The Supreme Court has blocked the mandate for a vaccine against Biden for business


January 13, 2022 – The U.S. Supreme Court on Thursday overturns President Joe Biden’s mandate for a vaccine for large businesses, but said it could continue as long as the rules are challenged in lower courts.

The vote was 6-3 against the mandate of big business and 5-4 in favor of the mandate of the health worker.

Biden’s proposed vaccine mandate for business covers each company with more than 100 employees. This will require these companies to make sure that employees are either vaccinated or tested weekly for COVID-19.

In its ruling, most of the court called the plan a “dumb tool.” The Occupational Safety and Health Administration had to enforce the rule, but the court ruled that the mandate was beyond the agency’s remit.

“OSHA has never imposed such a mandate. Nor did Congress. In fact, although Congress has passed significant legislation to address the COVID-19 pandemic, it has refused to adopt any measure similar to what OSHA is promulgating here, “the majority wrote.

The court said the mandate was not “a daily exercise of federal power.” Instead, it is a significant encroachment on the lives – and health – of a huge number of employees. “

Anthony Kreis, a professor of constitutional law at Georgia State University in Atlanta, said the ruling showed that “the court does not understand the unprecedented situation the pandemic has created and unnecessarily limits the government’s capacity to work.”

“It is difficult to imagine a situation that is in dire need of rapid action than an emergency in national health care, which the majority in court does not seem to appreciate.

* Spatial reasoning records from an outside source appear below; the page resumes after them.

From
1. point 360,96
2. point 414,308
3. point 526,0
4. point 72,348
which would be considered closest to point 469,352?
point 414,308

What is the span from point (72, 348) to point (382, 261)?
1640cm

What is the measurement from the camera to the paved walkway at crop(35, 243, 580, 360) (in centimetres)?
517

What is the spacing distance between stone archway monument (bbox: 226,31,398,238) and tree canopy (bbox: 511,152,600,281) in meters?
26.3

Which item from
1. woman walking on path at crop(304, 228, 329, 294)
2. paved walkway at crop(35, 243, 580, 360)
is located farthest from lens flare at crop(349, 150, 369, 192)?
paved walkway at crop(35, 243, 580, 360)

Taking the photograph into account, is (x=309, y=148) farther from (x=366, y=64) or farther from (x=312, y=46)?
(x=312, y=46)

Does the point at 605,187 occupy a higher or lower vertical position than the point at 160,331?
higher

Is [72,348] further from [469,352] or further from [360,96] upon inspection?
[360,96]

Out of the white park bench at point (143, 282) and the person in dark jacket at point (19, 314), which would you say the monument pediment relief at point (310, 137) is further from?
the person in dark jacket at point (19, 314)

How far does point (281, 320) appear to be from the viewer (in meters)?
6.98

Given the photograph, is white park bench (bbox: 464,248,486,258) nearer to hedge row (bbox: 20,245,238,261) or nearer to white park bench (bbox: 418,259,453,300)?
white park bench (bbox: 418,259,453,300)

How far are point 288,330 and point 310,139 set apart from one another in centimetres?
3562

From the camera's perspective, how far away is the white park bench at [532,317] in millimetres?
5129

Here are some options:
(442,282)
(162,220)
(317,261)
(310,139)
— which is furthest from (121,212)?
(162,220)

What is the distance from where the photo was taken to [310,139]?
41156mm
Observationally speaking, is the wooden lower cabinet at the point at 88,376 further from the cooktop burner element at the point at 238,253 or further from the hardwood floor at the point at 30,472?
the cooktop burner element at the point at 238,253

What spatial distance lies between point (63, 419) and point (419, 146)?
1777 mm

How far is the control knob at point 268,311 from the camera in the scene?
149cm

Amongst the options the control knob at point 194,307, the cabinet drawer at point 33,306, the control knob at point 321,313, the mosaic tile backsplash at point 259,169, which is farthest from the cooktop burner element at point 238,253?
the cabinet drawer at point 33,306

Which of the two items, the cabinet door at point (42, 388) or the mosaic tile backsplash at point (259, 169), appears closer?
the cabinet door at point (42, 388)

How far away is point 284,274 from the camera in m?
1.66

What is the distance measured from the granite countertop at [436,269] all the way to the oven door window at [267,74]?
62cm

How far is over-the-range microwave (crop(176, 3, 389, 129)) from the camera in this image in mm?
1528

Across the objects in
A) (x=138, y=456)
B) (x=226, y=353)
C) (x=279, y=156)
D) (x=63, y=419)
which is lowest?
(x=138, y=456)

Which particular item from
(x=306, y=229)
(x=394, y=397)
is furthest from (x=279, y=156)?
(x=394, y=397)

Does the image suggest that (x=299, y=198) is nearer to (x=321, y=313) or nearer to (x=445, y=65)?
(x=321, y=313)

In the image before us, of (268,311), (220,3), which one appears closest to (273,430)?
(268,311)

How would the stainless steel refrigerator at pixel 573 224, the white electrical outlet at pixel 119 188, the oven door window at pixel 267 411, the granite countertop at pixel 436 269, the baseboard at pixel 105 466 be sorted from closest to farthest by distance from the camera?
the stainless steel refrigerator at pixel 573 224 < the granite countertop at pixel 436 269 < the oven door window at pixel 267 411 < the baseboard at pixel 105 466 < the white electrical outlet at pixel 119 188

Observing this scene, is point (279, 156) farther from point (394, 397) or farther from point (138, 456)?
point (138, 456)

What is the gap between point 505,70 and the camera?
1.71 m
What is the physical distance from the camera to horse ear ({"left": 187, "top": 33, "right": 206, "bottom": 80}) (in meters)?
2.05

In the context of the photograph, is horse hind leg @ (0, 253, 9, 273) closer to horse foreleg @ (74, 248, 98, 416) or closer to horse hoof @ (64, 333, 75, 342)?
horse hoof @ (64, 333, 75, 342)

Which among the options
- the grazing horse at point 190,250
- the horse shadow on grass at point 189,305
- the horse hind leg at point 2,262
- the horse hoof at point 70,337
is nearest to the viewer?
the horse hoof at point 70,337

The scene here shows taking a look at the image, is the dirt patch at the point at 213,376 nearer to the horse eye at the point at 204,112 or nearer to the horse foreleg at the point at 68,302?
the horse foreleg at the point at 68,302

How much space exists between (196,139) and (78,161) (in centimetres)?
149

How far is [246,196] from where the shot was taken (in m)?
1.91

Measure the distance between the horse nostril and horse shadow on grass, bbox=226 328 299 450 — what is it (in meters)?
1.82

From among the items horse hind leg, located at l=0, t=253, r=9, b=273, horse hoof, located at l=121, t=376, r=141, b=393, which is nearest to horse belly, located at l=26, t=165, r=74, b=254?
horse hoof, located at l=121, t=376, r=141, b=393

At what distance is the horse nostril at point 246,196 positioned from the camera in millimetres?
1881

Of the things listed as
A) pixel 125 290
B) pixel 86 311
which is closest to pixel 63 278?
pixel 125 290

While the Biden administration argued that COVID-19 was a “professional hazard” and was therefore under OSHA’s power to regulate, the court said it disagreed.

“Although COVID-19 is a risk that occurs in many workplaces, in most it is not an occupational risk. “COVID-19 can and does be distributed at home, in schools, during sporting events and everywhere else where people gather,” the judges wrote.

This kind of universal risk, they said, “is no different from the day-to-day dangers that everyone faces from crime, air pollution or any number of communicable diseases.”

But in disagreement, Judges Stephen Breyer, Sonia Sotomayor and Elena Kagan said COVID-19 was being distributed “indoors, causing harm in almost every workplace.” And in these environments, more than anyone else, people have little control and therefore little risk mitigation capacity. “

This means, the minority said, that COVID-19 “is a threat in working conditions”.

OSHA, they said, has a mandate to “protect employees” from “serious danger” from “new dangers” or exposure to harmful agents. COVID-19 definitely qualifies as such.

“The court order is seriously misapplying the applicable legal standards,” the disagreement said. “And in doing so, it hinders the federal government’s ability to counter the incomparable threat that COVID-19 poses to workers in our nation.

This is an evolving story. Please come back for updates.